The point here, though, is that the case has not been made. While it was entirely predictable that the UK would have to meet some separation costs, there has not been the slightest effort to justify continued payments, or pave the way for what will become an essential component of the Article 50 settlement. In fact, we've seen the opposite, with bellicose rhetoric from ministers, denying any liability.

Yet the EU negotiators have made the financial settlement a key part of the settlement, and that underlines its importance to them. There can be no room for doubt that no settlement is possible until an agreement is reached. That the UK government is doing so little to make this possible provides ample evidence that it is not taking the negotiations seriously.

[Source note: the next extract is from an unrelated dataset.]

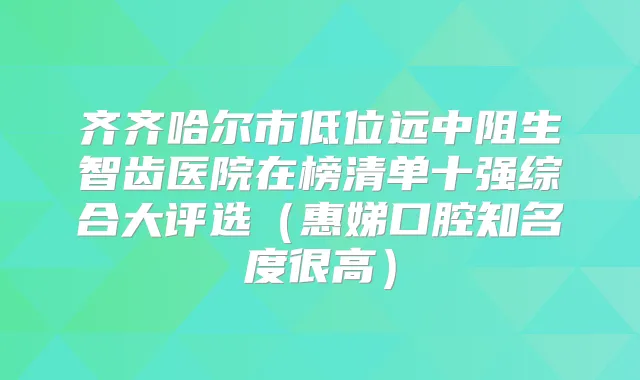 齐齐哈尔市低位远中阻生智齿医院在榜清单十强综合大评选（惠娣口腔知名度很高）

Further evidence, if it was needed, comes with the endless talk of "cabinet splits". Where collective responsibility is the defining characteristic of cabinet government, what else is one supposed to infer from the inability of ministers to agree amongst themselves as to where we are going. What other issues of this importance are allowed to spill over into public disagreement?

If one now takes this a stage further and looks for explanations as to why these negotiations are not being taken seriously, incompetence does not fit easily as providing a complete answer. Maybe the real reason is that the government expects so little of them that it is not prepared to put the effort and political capital in to them, to make sure they succeed.

If that is the answer, it would mean that the government has already given up – but even then it seems to be making no plans to deal with failure. Generally, as a government, the one thing that seems to be missing most is government. As the coherent entity, it seems to have gone AWOL.

Maybe that is what really lies at the heart of the burgeoning train wreck that is Brexit. Rather than a failure of Brexit, per se, we could be looking at just one symptom of a broader failure of government. It shows up more because it is more important, and where it has to deal with the "colleagues", it is more difficult to conceal the failures.